I’m of-course comparing my first (religious) marriage to my second (secular) relationship and there is a stark difference in how I’m treated now. My ex is by no means a bad man, but he expected me to do as I’m told and I was exhausted for most of the 9 years I spent with him, now I can rely on my man to pick up the slack without asking and without him being annoyed with me because he needs to cook his own supper…

While we’re wildly speculating (and ya know I love me som’ wild specumalation sooon): My observation is that xtian couples are trying much harder to fit the fairytale mould.

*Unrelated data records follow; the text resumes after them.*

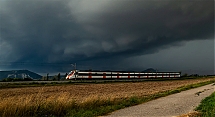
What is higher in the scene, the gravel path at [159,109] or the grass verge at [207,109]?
the grass verge at [207,109]

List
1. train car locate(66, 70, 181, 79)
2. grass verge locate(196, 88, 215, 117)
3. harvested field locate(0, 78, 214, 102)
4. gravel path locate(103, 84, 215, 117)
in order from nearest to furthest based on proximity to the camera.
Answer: grass verge locate(196, 88, 215, 117) → gravel path locate(103, 84, 215, 117) → harvested field locate(0, 78, 214, 102) → train car locate(66, 70, 181, 79)

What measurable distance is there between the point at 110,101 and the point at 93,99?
1.52 meters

  1. They meet “the one” - digression: they believe in “the one” to begin with, which I think is also central to the problem - and have this nicely planned-out set of steps they must complete in order to cement “the one” as “the one”. This is not about anyone’s wants or needs, it’s about walking a path, come hell or high water.

  2. They’re pressured to commit quicker than they should. Wanna have sex? Well you really shouldn’t before you get married. Moving IN together? But, you’re not married! YOU SLEPT WHERE?!

Heck, even skeptics have to burden under (2) - I submit as proof posts from my facebook wall by fellow skeptics. Except you can’t access them, because they’re private. IMHO The difference is we don’t care, or at least, care much less.

  1. Comes somewhat from my thoughts about polyamourism a while ago: Less jealousy. I know I speak for myself, but I think as a skeptic I’m far less likely to think that since I’m attracted to person Y I should immediately dump S/O X, since this clearly means they’re not “the one”. I’m also far less likely to judge S/O X for liking person Z, because I realise it’s just natural and it does not mean they no longer love me.

  2. In fact, I’m far less likely to be judgemental about pretty much anything. “Oh you like girls too… awesome”. “You don’t agree with me about something? well I can see your point”. “Oooh now that does sound kinky”. None of that “YOU THINK GAYS DON’T GO TO HELL??! WHAT KIND OF PERSON ARE YOU?!” stuff can develop.

  3. And, as Faerie says, I’m also much more likely to do the dishes, share chores equally, and so on.